Difficile de réellement contrer cet argument. Pour certaines personnes, l’abonnement annuel aux Vernets représente un véritable investissement et il serait malhonnête de leur jeter la pierre lorsqu’elles ne souhaitent pas encore payer des billets en plus pour la CHL. Néanmoins, l’effort du club sur ce point est admirable et les prix pour cette compétition restent très abordables. Le club a bien compris que pour remplir les Vernets en août contre ces fameuses « équipes inconnues », il fallait faire preuve de bon sens et offrir des billets bon marché. Dans la situation actuelle, ces potentiels 8 matchs supplémentaires peuvent en effet être problématiques financièrement parlant et, je me répète, il serait odieux de critiquer ceux qui ne peuvent pas se permettre de payer une facture supplémentaire.

 

Par contre, si je continue sur ma lancée du point précédent, pourquoi ne pas imaginer (dans l’improbable éventualité où les 6 matchs supplémentaires disparaîtraient) que l’abonnement reste au même prix, ou en légère diminution/adaptation vu que l’on perdrait des matchs « Premium » pour les remplacer par des matchs « normaux », mais inclue les matchs de CHL (pour autant qu’on soit qualifiés) et de Coupe ? Proposition que l’abonné pourrait refuser si vraiment la CHL ne le botte pas. Mais on est là dans le trop improbable pour que l’on s’y attarde plus longuement.

▸ **À faire**:
**a)** D'après le texte, dans quel but le club a-t-il choisi de proposer des billets bon marché ?
**b)** Recopiez à l'identique le passage du texte qui va de « Difficile de réellement » jusqu'à « une facture supplémentaire. » inclus.

▸ **Extrait des données**:
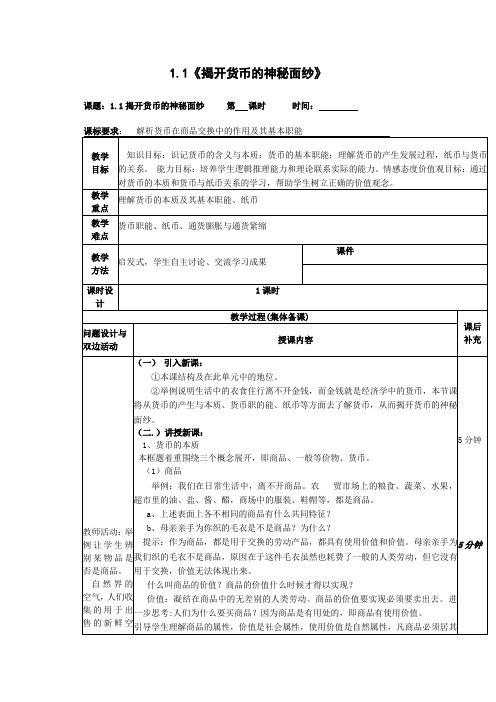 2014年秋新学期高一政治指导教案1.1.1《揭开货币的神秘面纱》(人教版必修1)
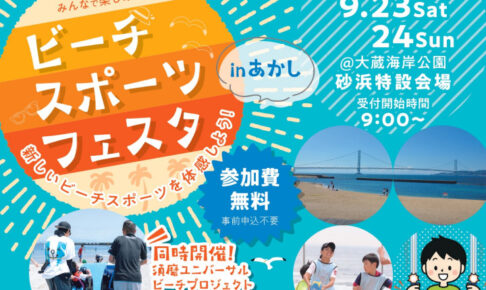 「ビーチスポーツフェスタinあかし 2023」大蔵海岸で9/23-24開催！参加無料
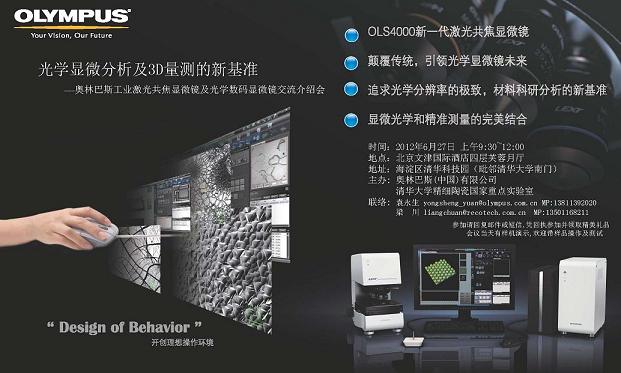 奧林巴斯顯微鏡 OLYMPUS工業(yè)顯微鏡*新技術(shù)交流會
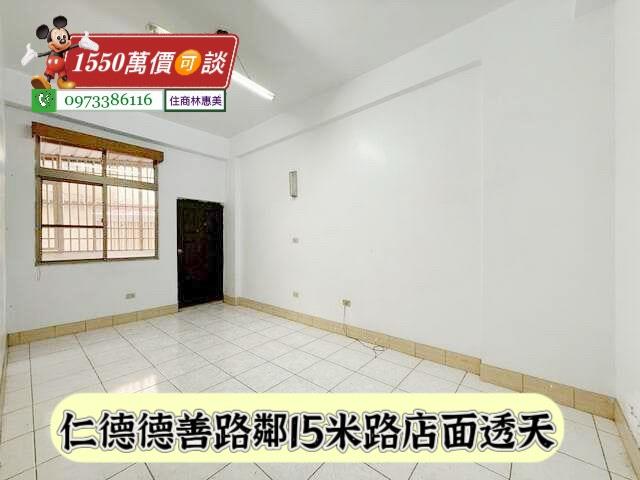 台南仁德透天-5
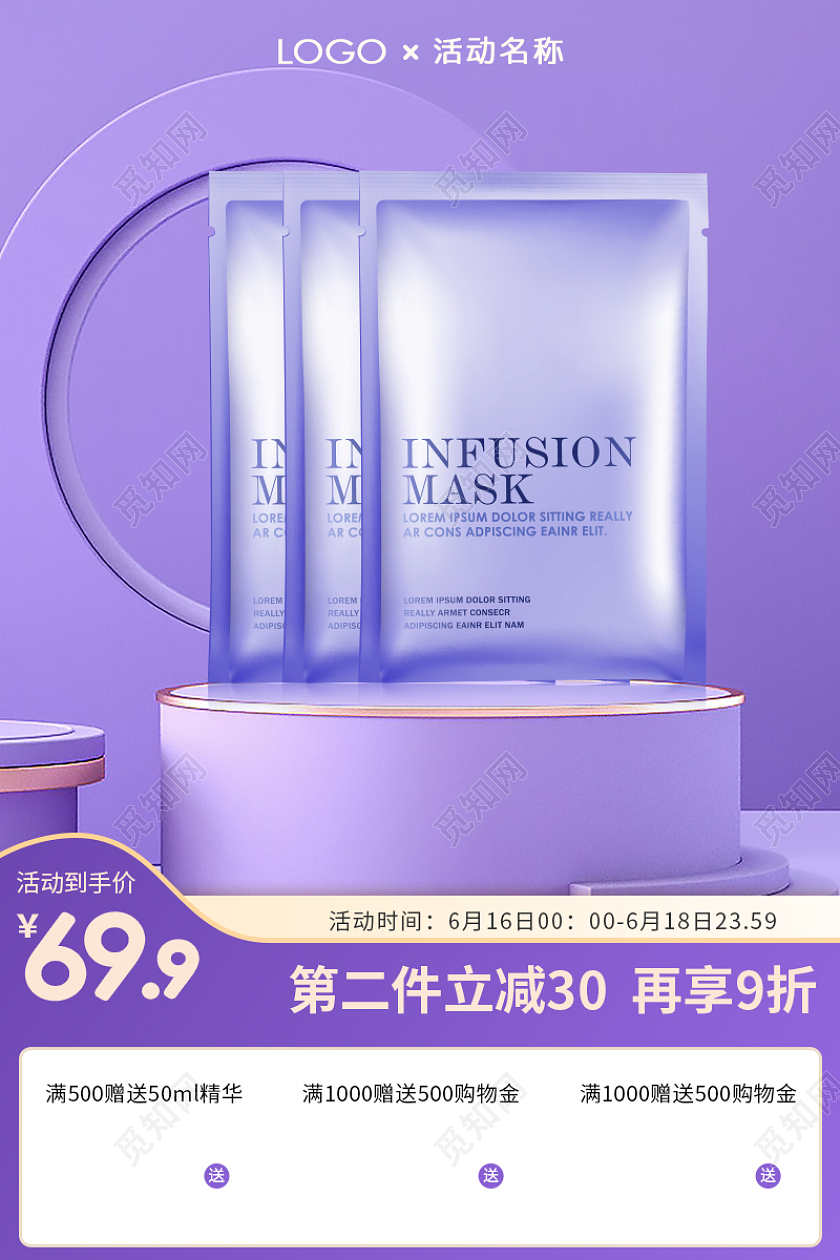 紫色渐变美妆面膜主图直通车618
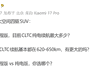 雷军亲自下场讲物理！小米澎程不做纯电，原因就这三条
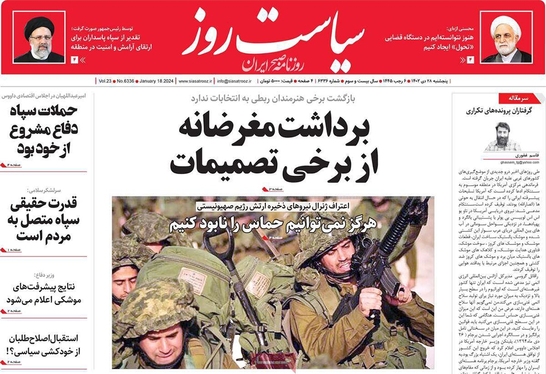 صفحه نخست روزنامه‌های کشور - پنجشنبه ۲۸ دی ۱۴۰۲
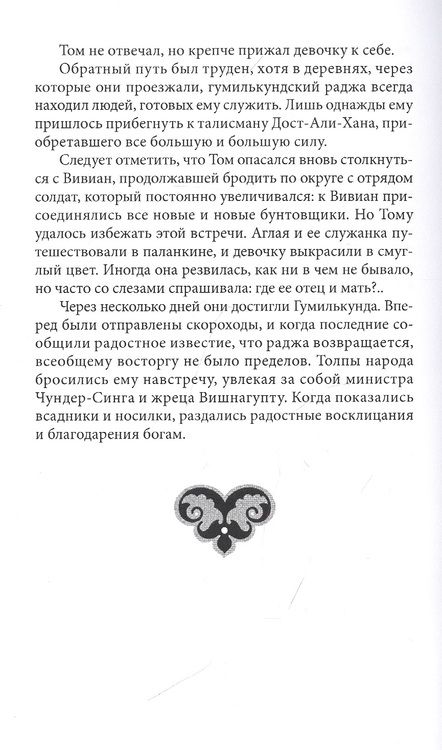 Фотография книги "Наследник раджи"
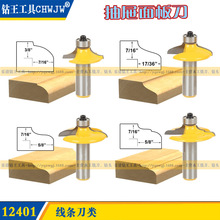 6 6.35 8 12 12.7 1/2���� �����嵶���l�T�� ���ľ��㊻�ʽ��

--

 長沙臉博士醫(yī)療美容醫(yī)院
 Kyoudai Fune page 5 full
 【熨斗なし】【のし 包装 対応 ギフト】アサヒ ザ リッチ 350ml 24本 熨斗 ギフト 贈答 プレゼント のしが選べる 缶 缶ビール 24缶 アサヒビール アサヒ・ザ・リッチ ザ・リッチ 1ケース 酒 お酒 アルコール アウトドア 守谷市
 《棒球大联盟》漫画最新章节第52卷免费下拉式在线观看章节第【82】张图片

* * *

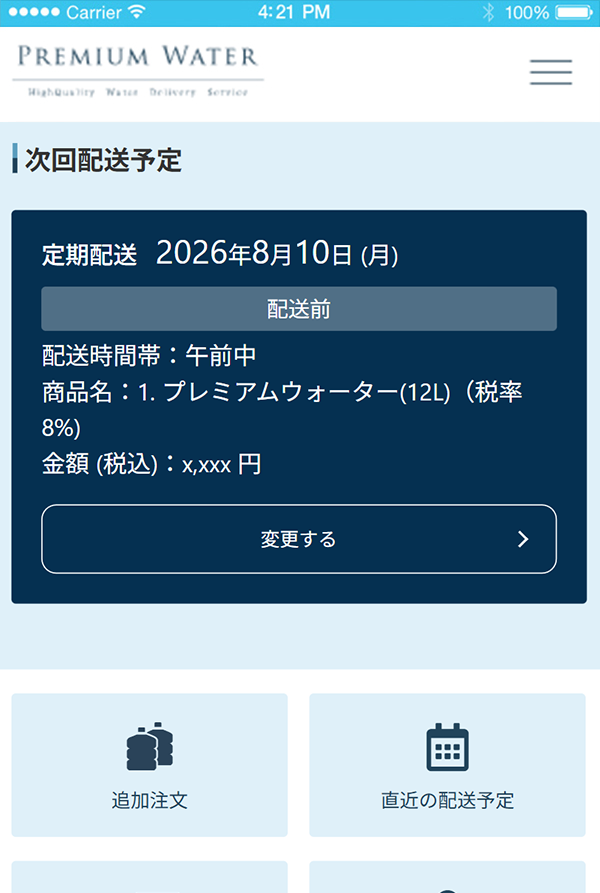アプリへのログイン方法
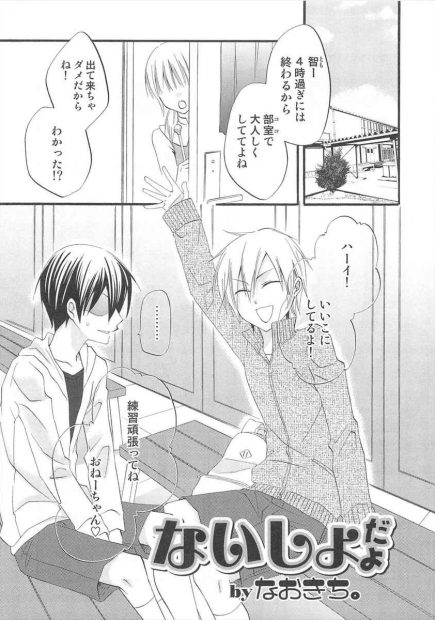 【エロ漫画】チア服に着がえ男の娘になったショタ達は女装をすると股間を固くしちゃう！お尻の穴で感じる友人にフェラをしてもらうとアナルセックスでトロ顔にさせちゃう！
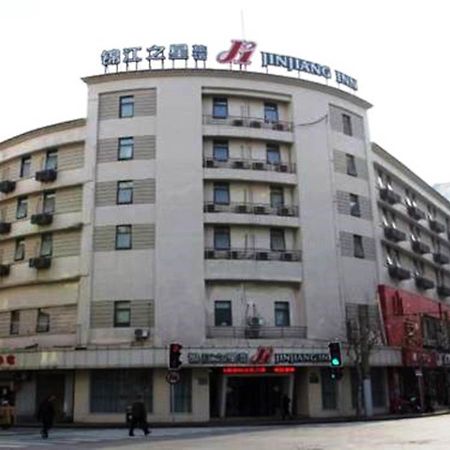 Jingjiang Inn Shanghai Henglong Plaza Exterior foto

▸ **Solutions par tâche**:
**a)** Pour remplir les Vernets en août contre ces fameuses « équipes inconnues ».

**b)**
Difficile de réellement contrer cet argument. Pour certaines personnes, l’abonnement annuel aux Vernets représente un véritable investissement et il serait malhonnête de leur jeter la pierre lorsqu’elles ne souhaitent pas encore payer des billets en plus pour la CHL. Néanmoins, l’effort du club sur ce point est admirable et les prix pour cette compétition restent très abordables. Le club a bien compris que pour remplir les Vernets en août contre ces fameuses « équipes inconnues », il fallait faire preuve de bon sens et offrir des billets bon marché. Dans la situation actuelle, ces potentiels 8 matchs supplémentaires peuvent en effet être problématiques financièrement parlant et, je me répète, il serait odieux de critiquer ceux qui ne peuvent pas se permettre de payer une facture supplémentaire.